For those who haven’t been following the Katie McCarron story, her mother, a doctor, broke down, killed 3-year-old Katie, and then tried unsuccessfully to kill herself. The press, and members of the “Mercury Epidemic” crowd have been placing some, if not all, of the blame on Katie and her autism.
Which, of course, makes me sick.
But back to the article:
Indeed, few medical battles are more charged than that between parents who believe mercury in their children’s vaccines brought on autism and the medical establishment that has found no evidence to support that claim…
Others suggest that perhaps working among other doctors skeptical of the vaccine connection created an emotional tug of war for McCarron.
My question is, what would these “others” that the author has been talking to have had McCarron’s co-workers do? Support a theory with no evidence? Pretend that there was something to the mercury hypothesis to make her feel better?
Seriously, are these “others” trying to blame the doctors who told Karen the truth for Katie’s murder? Huh? Let’s leave aside the point that if Katie was 3 years old, there was no mercury in any of her vaccines.

*-*-*

Please copy the passage on the Katie McCarron case word for word, starting at "For those who" and ending at "war for McCarron.".

(Saved data entries)
*-*-*

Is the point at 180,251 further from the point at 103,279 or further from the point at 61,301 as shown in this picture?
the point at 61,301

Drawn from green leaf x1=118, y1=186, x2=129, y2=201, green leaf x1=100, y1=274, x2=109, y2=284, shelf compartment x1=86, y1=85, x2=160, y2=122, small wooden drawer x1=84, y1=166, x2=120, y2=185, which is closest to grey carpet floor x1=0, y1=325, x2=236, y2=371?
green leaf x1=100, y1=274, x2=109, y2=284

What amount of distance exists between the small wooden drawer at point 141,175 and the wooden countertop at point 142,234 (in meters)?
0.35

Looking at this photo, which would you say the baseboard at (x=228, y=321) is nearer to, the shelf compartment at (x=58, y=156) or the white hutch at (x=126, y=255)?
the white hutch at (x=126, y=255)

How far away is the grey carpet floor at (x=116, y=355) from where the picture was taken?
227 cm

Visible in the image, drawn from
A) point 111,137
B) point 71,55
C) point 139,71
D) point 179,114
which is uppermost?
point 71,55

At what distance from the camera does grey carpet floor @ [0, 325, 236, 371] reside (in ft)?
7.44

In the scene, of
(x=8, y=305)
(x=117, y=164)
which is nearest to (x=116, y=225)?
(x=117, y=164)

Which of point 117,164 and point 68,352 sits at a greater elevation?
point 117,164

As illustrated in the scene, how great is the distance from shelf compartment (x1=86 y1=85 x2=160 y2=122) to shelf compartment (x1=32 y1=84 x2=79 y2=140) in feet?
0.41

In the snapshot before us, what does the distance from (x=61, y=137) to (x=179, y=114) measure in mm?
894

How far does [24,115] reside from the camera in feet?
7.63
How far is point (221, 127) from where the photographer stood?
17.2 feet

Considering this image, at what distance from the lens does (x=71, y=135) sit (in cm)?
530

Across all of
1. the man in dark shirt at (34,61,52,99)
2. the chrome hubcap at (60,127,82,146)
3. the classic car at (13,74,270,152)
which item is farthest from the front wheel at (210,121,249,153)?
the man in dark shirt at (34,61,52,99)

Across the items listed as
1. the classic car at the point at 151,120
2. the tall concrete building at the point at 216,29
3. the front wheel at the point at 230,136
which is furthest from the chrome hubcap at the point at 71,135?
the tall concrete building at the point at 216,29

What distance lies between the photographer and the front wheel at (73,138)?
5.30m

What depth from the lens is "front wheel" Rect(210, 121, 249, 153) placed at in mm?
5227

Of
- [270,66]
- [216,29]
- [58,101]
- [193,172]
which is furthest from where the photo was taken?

*-*-*

[Output for this task]
For those who haven’t been following the Katie McCarron story, her mother, a doctor, broke down, killed 3-year-old Katie, and then tried unsuccessfully to kill herself. The press, and members of the “Mercury Epidemic” crowd have been placing some, if not all, of the blame on Katie and her autism.
Which, of course, makes me sick.
But back to the article:
Indeed, few medical battles are more charged than that between parents who believe mercury in their children’s vaccines brought on autism and the medical establishment that has found no evidence to support that claim…
Others suggest that perhaps working among other doctors skeptical of the vaccine connection created an emotional tug of war for McCarron.